Énoncé de l'exercice: Recopiez sans aucune modification le passage du texte ci-dessous sur le développement de la Côte d'Ivoire compris entre « 15. Il est toutefois » et « en dernier ressort. », ces deux bornes incluses.
____ Texte fourni
IV- Rôle déterminant de l’Etat, responsable de sa politique de développement
13. Le rôle de l’Etat est déterminant car, il est responsable du type de développement qu’il choisit de conduire.
Le développement de la Cote d’Ivoire ne peut conséquemment se faire que par les ivoiriens eux-mêmes
prioritairement. La Banque mondiale et les autres bailleurs de fonds sont dans un rôle d’accompagnement
des options stratégiques retenues par le gouvernement ivoirien.
14. La vision de développement a laquelle la Banque mondiale apporte son appui est celle déclinée par les
ivoiriens eux-mêmes par l’entremise de leurs autorités. Cette vision précédemment traduite au travers d’un
Document de stratégie de réduction de la pauvreté (DSRP) va être déclinée dans un Programme national
de développement (PND) en préparation. Ce nouveau document prend en compte les engagements du
DSRP et du Programme présidentiel et va servir de cadre de cohérence dans lequel les bailleurs de fonds
vont inscrire leur accompagnement.
15. Il est toutefois des évidences stratégiques que le PND ne saurait occulter. Ce sont : la diversification de la
production agricole avec le développement de la production de l’anacarde pour laquelle la Cote d’Ivoire est
1er producteur africain et l’accroissement de la part transformée localement, actuellement estimée a moins
10% de la production globale nationale ; la révision de la politique industrielle dans sa globalité dans le sens
d’une modernisation des filières ; l’optimisation et la capitalisation des potentiels supposés des filières
minières, énergétiques et pétrolières.
Encadre III.2 L’Etat, le nouveau x-factor du développement
La crise économique et financière récente a mis en lumière l’important rôle de l’investissement public,
considéré comme un instrument anticyclique et aussi comme une fonction essentielle de l’État en tant
qu’investisseur en dernier ressort.
Par ailleurs, l’investissement public est extrêmement important pour la croissance à long terme et le
développement, notamment parce qu’il contribue à l’expansion des capacités productives, stimule la
demande globale et favorise l’allocation des ressources économiques.
Les investissements dans l’agriculture, les infrastructures et dans les activités liées aux changements
climatiques sont autant d’opportunité d’interaction bénéfique entre investissement étranger et
investissement intérieur, et entre investissement public et investissement privé.
Source : www.unctad.org
V- Conclusion
16. La Cote d’Ivoire regorge d’énormes potentiels qui, s’ils sont concrétisés, devraient la propulser au rang des
économies émergentes, comme l’ambitionnent légitimement les autorités. Le pays porté actuellement par
une dynamique positive devrait atteindre, sauf cataclysme, le point d’achèvement de l’initiative PPTE au
plus tard fin juin 2012. Pour autant tout n’est pas gagné. Nombreux sont les progrès qu’il lui faut encore
enregistrer pour se positionner durablement sur une courbe de croissance forte et régulière.
________
____ Extraits de données
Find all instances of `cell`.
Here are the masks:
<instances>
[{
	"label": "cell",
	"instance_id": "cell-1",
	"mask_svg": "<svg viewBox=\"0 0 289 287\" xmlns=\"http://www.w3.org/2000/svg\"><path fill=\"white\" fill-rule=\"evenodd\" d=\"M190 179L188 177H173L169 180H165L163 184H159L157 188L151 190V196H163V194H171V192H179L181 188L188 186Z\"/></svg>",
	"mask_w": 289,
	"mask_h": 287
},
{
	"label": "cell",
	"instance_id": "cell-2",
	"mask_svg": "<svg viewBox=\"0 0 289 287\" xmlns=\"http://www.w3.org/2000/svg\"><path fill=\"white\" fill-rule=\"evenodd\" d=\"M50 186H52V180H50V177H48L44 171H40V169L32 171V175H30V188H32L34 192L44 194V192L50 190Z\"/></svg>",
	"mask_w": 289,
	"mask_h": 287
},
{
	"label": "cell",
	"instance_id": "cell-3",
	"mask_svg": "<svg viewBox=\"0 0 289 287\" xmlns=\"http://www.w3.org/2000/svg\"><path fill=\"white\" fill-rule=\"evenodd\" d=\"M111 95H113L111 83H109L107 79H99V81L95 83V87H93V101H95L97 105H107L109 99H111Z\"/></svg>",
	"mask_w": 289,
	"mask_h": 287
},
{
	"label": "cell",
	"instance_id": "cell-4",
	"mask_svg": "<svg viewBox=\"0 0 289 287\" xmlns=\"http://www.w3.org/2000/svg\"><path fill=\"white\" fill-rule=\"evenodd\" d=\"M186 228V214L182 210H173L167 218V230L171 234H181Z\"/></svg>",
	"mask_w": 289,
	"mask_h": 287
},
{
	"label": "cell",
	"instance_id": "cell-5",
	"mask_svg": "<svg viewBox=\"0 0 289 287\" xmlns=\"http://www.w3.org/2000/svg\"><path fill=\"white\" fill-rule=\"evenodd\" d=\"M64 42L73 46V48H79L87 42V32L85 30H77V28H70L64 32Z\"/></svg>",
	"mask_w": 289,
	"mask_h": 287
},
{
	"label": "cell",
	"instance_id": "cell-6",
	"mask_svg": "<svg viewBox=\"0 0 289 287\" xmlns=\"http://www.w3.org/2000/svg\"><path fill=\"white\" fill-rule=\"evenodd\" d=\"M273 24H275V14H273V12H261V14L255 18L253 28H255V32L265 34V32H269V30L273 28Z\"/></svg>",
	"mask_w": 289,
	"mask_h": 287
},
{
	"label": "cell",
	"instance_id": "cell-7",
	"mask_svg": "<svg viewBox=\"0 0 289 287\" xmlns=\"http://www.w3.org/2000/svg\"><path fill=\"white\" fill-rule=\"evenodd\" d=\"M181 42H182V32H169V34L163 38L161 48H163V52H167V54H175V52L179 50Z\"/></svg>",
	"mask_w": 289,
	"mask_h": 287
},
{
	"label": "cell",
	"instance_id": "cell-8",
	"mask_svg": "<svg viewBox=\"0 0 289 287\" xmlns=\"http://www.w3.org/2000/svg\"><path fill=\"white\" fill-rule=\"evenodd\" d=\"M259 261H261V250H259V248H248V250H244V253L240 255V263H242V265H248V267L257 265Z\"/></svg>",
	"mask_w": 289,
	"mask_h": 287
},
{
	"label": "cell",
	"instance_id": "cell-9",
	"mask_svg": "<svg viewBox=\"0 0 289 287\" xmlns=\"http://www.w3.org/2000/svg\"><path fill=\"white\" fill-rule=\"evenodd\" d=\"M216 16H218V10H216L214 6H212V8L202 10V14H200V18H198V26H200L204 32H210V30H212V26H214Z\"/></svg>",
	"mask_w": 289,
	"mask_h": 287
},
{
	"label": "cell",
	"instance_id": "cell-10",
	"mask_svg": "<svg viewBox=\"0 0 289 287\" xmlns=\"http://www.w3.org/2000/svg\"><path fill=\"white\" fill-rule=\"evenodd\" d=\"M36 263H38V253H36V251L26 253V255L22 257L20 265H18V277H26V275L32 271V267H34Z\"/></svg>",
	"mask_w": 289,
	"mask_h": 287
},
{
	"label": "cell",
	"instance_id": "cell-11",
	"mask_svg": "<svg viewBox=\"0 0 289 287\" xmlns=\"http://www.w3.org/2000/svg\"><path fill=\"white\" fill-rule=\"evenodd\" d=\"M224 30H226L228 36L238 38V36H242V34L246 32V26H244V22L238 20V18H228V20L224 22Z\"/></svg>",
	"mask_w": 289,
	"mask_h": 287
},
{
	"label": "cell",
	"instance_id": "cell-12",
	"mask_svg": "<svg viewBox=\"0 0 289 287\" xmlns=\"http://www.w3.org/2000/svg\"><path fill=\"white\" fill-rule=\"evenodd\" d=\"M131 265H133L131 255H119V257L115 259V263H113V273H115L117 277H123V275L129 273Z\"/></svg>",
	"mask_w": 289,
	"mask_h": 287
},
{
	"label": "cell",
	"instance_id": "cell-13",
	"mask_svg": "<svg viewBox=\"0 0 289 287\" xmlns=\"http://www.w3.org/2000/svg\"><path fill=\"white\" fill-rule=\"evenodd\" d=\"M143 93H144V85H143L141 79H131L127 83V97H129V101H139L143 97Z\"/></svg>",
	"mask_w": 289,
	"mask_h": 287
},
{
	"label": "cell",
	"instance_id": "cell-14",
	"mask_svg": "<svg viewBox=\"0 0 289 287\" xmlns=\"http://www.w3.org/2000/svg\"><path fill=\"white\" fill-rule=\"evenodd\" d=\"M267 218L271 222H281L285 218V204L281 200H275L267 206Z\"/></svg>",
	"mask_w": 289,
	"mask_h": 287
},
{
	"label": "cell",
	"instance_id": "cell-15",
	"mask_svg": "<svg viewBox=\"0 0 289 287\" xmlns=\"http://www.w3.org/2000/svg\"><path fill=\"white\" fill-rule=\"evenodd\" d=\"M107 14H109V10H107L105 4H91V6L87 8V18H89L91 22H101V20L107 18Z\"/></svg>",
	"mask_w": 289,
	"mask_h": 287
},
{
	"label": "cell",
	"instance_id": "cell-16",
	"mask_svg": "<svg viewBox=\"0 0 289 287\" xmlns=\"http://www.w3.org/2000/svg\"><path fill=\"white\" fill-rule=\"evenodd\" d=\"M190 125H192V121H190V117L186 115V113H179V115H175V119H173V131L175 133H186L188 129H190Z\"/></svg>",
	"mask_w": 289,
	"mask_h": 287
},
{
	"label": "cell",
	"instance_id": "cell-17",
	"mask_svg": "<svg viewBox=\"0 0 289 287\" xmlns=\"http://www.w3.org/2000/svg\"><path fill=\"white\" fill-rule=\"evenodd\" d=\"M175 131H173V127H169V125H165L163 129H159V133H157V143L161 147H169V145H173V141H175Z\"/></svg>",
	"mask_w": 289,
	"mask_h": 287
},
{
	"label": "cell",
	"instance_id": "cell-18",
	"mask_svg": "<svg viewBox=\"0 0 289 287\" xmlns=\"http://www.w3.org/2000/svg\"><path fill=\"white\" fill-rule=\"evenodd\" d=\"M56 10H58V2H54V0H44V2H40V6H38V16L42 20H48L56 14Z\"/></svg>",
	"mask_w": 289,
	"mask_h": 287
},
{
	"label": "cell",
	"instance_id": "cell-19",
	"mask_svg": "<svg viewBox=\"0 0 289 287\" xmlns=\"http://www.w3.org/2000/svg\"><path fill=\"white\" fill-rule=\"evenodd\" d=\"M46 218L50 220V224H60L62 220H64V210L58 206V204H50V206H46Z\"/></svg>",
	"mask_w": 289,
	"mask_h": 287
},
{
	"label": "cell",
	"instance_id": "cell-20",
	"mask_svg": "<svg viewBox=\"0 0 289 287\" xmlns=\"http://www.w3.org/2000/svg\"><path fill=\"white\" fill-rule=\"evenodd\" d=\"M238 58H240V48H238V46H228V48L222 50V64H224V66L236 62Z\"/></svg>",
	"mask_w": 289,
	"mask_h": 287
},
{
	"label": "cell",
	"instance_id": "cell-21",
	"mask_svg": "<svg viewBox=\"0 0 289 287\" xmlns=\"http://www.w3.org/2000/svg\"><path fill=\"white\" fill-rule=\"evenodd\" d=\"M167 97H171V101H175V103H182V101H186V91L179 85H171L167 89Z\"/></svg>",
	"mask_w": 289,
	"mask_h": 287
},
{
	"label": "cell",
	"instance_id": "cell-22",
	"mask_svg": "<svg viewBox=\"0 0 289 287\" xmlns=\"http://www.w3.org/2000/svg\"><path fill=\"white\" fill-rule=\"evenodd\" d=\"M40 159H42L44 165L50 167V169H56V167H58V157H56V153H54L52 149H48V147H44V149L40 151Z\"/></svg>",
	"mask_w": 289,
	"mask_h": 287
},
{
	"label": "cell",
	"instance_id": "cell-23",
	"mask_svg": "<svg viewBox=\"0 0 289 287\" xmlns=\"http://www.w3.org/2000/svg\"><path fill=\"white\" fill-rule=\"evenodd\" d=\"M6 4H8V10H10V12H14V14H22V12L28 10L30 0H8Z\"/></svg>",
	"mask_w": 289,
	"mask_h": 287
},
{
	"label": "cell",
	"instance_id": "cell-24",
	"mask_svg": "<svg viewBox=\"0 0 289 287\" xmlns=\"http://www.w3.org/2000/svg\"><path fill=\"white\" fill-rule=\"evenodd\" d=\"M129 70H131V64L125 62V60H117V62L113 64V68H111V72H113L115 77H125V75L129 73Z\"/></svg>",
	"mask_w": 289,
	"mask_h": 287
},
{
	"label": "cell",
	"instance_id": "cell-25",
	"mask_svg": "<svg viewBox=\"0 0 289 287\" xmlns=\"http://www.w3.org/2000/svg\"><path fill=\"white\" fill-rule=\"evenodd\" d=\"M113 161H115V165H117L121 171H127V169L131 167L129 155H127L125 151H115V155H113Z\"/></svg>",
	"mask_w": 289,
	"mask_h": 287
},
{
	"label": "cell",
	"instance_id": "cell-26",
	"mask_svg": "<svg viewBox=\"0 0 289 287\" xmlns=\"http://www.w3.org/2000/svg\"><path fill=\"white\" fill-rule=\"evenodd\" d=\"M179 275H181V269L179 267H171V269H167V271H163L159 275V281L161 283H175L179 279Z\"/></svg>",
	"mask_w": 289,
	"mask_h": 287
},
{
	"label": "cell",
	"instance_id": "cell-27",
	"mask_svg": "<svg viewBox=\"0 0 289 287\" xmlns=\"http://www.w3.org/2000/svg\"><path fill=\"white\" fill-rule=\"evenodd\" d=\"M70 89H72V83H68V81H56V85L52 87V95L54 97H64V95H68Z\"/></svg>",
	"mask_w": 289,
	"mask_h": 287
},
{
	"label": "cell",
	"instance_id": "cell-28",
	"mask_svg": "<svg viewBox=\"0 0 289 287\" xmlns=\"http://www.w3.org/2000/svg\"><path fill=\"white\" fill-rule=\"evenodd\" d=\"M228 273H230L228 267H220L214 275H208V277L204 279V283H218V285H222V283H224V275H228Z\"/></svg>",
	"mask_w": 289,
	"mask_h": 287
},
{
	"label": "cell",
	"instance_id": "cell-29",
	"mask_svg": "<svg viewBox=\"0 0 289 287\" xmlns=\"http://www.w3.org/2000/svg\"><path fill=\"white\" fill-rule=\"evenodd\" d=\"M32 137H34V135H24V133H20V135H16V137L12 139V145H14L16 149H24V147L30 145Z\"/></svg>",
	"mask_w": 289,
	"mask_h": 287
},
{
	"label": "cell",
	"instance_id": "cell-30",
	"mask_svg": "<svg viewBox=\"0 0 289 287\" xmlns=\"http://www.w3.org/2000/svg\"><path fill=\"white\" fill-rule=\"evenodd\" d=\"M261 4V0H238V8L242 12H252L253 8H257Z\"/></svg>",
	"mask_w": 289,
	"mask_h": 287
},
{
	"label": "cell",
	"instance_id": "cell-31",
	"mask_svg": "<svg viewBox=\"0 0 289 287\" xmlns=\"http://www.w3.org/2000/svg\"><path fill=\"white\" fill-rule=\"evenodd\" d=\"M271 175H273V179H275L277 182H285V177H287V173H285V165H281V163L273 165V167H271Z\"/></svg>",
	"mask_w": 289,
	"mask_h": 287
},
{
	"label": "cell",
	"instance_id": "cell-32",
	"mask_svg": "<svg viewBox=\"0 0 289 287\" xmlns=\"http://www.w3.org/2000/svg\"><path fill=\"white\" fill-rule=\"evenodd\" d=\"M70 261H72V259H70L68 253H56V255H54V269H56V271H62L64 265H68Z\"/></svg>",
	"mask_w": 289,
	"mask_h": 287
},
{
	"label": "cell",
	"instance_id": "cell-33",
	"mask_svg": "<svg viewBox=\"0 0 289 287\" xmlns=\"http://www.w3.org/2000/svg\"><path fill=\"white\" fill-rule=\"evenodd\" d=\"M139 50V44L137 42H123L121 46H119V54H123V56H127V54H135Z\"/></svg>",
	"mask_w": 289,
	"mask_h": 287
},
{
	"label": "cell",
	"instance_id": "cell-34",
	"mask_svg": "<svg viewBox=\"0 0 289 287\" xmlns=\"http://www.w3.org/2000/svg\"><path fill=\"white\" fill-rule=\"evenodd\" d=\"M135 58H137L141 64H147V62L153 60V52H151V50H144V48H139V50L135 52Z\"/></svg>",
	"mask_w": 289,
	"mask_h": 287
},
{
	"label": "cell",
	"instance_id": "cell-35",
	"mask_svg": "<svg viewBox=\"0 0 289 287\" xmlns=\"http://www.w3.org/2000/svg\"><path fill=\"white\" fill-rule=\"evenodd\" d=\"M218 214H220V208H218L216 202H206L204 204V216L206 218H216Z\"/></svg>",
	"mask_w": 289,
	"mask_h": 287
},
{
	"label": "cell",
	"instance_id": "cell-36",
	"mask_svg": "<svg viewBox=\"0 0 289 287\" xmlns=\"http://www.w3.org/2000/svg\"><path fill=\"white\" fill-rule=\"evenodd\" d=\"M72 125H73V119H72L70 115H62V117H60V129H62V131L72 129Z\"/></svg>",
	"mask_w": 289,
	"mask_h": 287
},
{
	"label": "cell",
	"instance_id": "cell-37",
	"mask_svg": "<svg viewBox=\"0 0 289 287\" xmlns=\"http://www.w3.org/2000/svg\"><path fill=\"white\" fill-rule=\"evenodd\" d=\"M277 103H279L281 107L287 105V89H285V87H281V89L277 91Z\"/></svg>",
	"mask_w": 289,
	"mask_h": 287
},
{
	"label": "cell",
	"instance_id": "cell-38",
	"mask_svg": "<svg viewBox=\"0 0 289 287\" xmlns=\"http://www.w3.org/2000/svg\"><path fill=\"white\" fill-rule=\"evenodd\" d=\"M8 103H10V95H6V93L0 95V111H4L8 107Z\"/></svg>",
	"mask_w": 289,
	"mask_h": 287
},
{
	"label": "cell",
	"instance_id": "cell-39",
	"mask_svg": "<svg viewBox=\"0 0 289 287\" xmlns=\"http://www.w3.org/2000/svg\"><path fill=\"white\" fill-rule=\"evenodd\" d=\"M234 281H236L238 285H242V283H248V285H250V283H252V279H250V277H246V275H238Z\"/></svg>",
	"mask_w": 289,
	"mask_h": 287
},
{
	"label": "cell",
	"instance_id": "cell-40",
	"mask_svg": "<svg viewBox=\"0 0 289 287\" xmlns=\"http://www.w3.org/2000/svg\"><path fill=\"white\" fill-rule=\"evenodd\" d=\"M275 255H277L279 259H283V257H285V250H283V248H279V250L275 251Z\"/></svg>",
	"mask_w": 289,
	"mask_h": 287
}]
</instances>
________
Réponse rédigée:
15. Il est toutefois des évidences stratégiques que le PND ne saurait occulter. Ce sont : la diversification de la
production agricole avec le développement de la production de l’anacarde pour laquelle la Cote d’Ivoire est
1er producteur africain et l’accroissement de la part transformée localement, actuellement estimée a moins
10% de la production globale nationale ; la révision de la politique industrielle dans sa globalité dans le sens
d’une modernisation des filières ; l’optimisation et la capitalisation des potentiels supposés des filières
minières, énergétiques et pétrolières.
Encadre III.2 L’Etat, le nouveau x-factor du développement
La crise économique et financière récente a mis en lumière l’important rôle de l’investissement public,
considéré comme un instrument anticyclique et aussi comme une fonction essentielle de l’État en tant
qu’investisseur en dernier ressort.